Climate Battery

As you may have read in previous posts. One of the main challenges that we have found with this bioshelter, and its relatively air tight design, is how well it holds moisture when closed up for the winter.

High humidity has been causing mold problems for us. And some plants have been effected as a result. [For a more detailed humidity science explanation see the blog post Humidity]

There are two ways that seem to temporarily resolve high humidity for us. First, we try opening the door and window to let drier winter air inside. This technique is limited due to cold outside temperatures.
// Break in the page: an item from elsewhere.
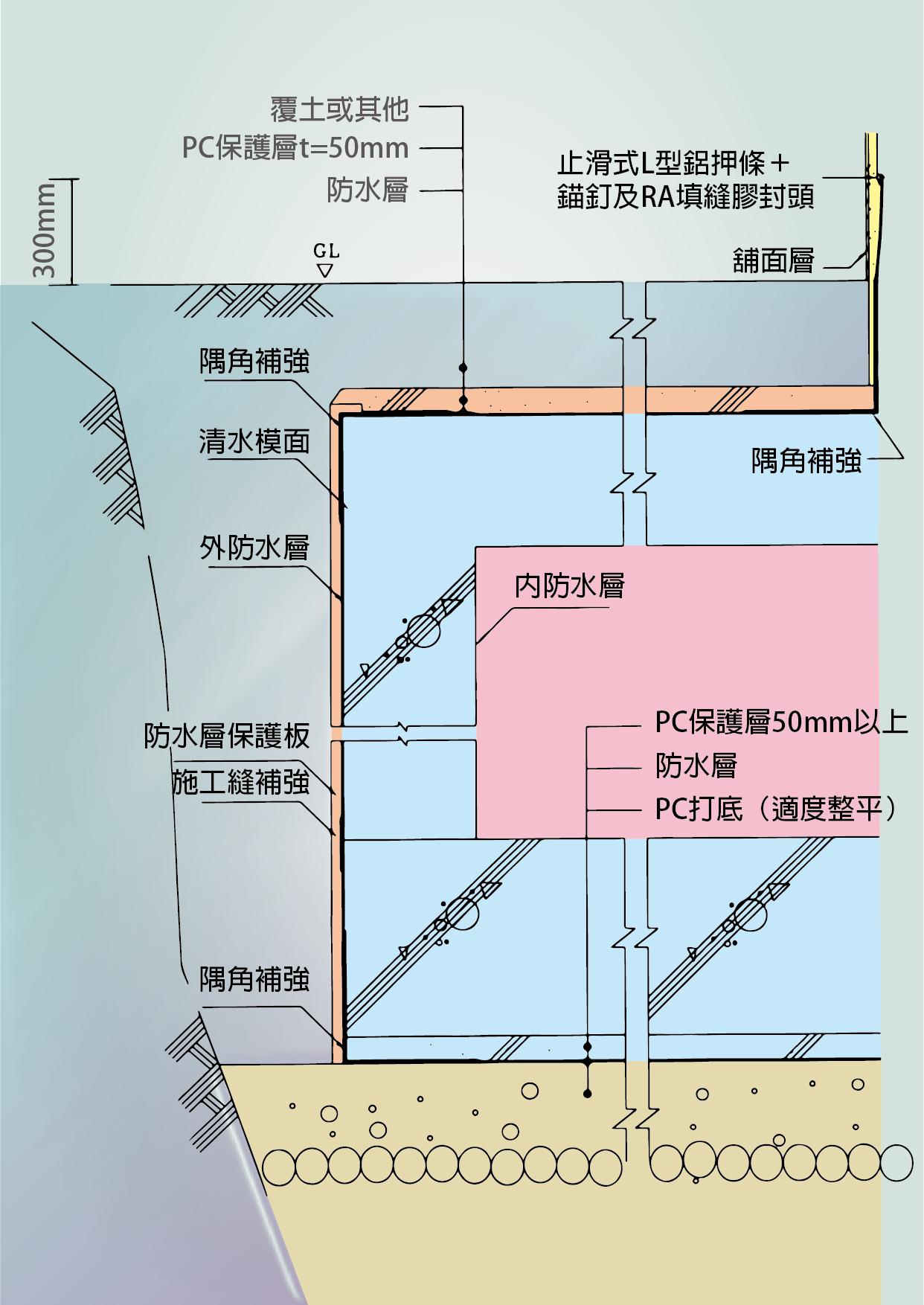 圖2-4-76(圖例一).png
The second method is waiting for the sun to raise the inside temperature, which changes the physics of the air. Warm air being able to hold more moisture, the Relative Humidity can drop.

There is a limit to these techniques, and the mold is still around as a result.

So, I’ve been thinking of other ways to deal with the extra water in the air of the bioshelter. I could use a fan to move the air around which would in theory change the humidity dynamics at the surface of the leaves of plants, reducing the ability of mold to get a foothold. But, I am concerned that the same “wind” will blow mold spores around, making a small mold issue into a large mold issue.

climate battery

Climate battery air plenum

At one point in the design process, before the bioshelter was built, we considered installing a Subterranean
Heating and Cooling System (SHCS), otherwise known as an Earth Charger or Climate Battery. These are specifically designed to trap heat in the ground underneath the greenhouse for release of that same heat at night. It would have involved considerable
excavation of earth and added material cost and labor to the project, so we decided against it.

Now, with the concern of mold, I’ve returned to researching this technology, not for it’s heating effect, but more for its dehumidification.

From, Testing Technologies for Affordable Bioshelters, a S.A.R.E. project:

Warm, moist greenhouse air is blown through 4” buried drain pipe. As the air cools underground, it drops most of its moisture and with it a large amount of latent heat, heat which is released during condensation. At night, when the air becomes cooler than the soil, the blown air delivers the heat stored in the soil by day. In addition to being a cost-effective form of heat storage, SHCS keeps the air dry and cool, aiding transpiration and reducing fungal growth.”

Can the “dropping of moisture” in this kind of system really help our high humidity issue?

Of course we are not going to dig up the entire floor of the bioshelter now to run a thousand feet of underground pipe. Can we somehow retrofit the existing greenhouse to utilize this technology?

One option might be to install a large above ground container filled with stone, warm moist greenhouse air is pushed in with a fan, and it acts like a climate battery, to drop out the moisture. In theory the air coming out the other end of this contraption should be less wet. Why? Because the “colder” stone has condensed the water from the air “out” onto itself.

Option number two… Digging a smaller trench at the back of the bioshelter, and installing a climate battery, just for reducing humidity, not for significant heat storage.

The next step is to do some calculations and find out if a 40 square foot climate battery will be sufficiently large for our dehumidification needs.

Find out in a future blog post.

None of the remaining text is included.